The global precedent of online censorship
In the evolving landscape of digital governance, the USA has set a precedent that reverberates far beyond its borders. Its government’s actions concerning TikTok have provided a framework that other nations, including Nigeria, have observed and emulated.
In August 2020, during his first term as president, Donald Trump issued Executive Order 13942, citing national security concerns over TikTok’s Chinese ownership. The order aimed to prohibit transactions with ByteDance, TikTok’s parent company, unless it divested its US operations. The administration argued that TikTok could be used by the Chinese government to collect data on American citizens or spread propaganda.
Joe Biden’s administration continued this scrutiny. In April 2024, he signed into law a bill requiring ByteDance to divest TikTok or face a ban. ByteDance was given nine months to find a US-approved buyer or the app would be shut down across the USA.
The administration contended that China’s control of TikTok through ByteDance represented a grave threat to national security. While the ban technically came into effect in January, Trump, now in his second presidential term, has so far granted TikTok two 75-day extensions to comply.
These actions have not gone unnoticed globally. In June 2021, Nigeria suspended the operations of X (then Twitter) after the platform deleted a tweet by the then president, Muhammadu Buhari. The government said there had been “a litany of problems” with the platform, including the spread of “fake news” leading to “real-world violent consequences”, and that it was being used to undermine “Nigeria’s corporate existence”.
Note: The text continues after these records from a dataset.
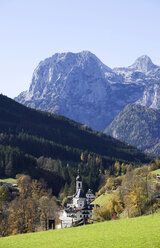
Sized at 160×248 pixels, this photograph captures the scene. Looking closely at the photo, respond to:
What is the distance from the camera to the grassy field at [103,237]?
48875mm

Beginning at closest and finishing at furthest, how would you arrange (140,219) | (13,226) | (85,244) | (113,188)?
(85,244) < (140,219) < (13,226) < (113,188)

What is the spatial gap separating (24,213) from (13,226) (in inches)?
182

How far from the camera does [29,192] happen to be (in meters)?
183

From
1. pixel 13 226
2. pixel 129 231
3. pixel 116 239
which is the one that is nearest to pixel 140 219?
pixel 129 231

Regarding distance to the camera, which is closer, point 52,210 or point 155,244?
point 155,244

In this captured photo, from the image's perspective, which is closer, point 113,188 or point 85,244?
point 85,244

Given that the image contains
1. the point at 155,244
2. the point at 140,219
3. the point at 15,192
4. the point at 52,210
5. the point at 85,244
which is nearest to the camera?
the point at 155,244

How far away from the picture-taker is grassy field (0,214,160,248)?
1924 inches

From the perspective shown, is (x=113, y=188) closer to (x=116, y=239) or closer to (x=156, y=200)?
(x=156, y=200)

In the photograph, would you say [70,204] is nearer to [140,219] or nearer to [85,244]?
[140,219]

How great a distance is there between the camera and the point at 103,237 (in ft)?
176

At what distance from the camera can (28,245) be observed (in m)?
54.7

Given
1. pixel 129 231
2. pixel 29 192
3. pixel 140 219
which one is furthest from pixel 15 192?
pixel 129 231

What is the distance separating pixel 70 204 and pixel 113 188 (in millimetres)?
25572
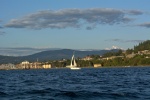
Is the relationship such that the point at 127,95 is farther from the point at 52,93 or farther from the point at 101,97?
the point at 52,93

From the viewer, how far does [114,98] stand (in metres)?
43.9

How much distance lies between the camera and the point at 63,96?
46.7 m

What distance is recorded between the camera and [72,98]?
45.2m

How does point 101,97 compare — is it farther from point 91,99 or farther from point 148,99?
point 148,99

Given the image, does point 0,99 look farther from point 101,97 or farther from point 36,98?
point 101,97

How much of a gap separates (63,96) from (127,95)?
23.8ft

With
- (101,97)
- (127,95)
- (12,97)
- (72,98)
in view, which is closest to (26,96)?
(12,97)

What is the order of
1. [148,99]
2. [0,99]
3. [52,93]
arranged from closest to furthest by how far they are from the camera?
1. [148,99]
2. [0,99]
3. [52,93]

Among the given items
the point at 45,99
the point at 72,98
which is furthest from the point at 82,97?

Nigeria’s move to ban Twitter based on national security concerns mirrored the USA’s rationale for scrutinising TikTok, suggesting that the USA’s approach to online regulation has influenced other nations and provided a blueprint for justifying restrictions on digital expression.
Shaks is concerned that bans could happen on other platforms. “They’ve done it before with X, and TikTok is no different,” he said.
The interplay between national security and freedom of expression continues to be a contentious issue, with the potential to redefine the boundaries of digital discourse – and the actions of influential countries play a pivotal role in shaping global norms.
Comic relief or subversive speech?
In Nigeria, where protest is perilous and grief must be masked, humour has become both the shield and the weapon. In the era of TikTok, where the audience is vast and the state is watching, laughter is no longer just a reprieve but an act of calculated defiance.
“There is a line, ‘cause with the way things are in the country they can arrest you if you do too much,” said Shaks. “That’s why ‘allegedly’ is something people say 100 times to avoid those types of situations when speaking about politics or the state of the country.”
He says his satire is born out of necessity. For him, humour isn’t just creative flair – it’s strategy and survival.
“It started as a way to make such a heavy topic more approachable,” he said. “When you use humour, it feels less like a lecture and more like a conversation.”
Over time, he found that comedy allowed him to “point out the absurdities of corruption” in ways that resonated with audiences. But beneath the punchlines lies a deeper truth: “It’s a coping mechanism. Nigerians use laughter to cover up the fact that we’re going through a lot.”
While he is sceptical about whether online content creation can change things – “the protest in 2020 didn’t change anything” – he continues to post, joke and poke gently at power. His audience, he said, hasn’t turned on him. “Any time I make a joke about politics, I make it as subtle as possible. I don’t do too much, so I have never [had] a negative reaction from the public.”
But in this fragile republic, where truth is dangerous and silence is coerced, even a TikTok skit carries weight. Laughter, after all, is harmless only when the state says it is.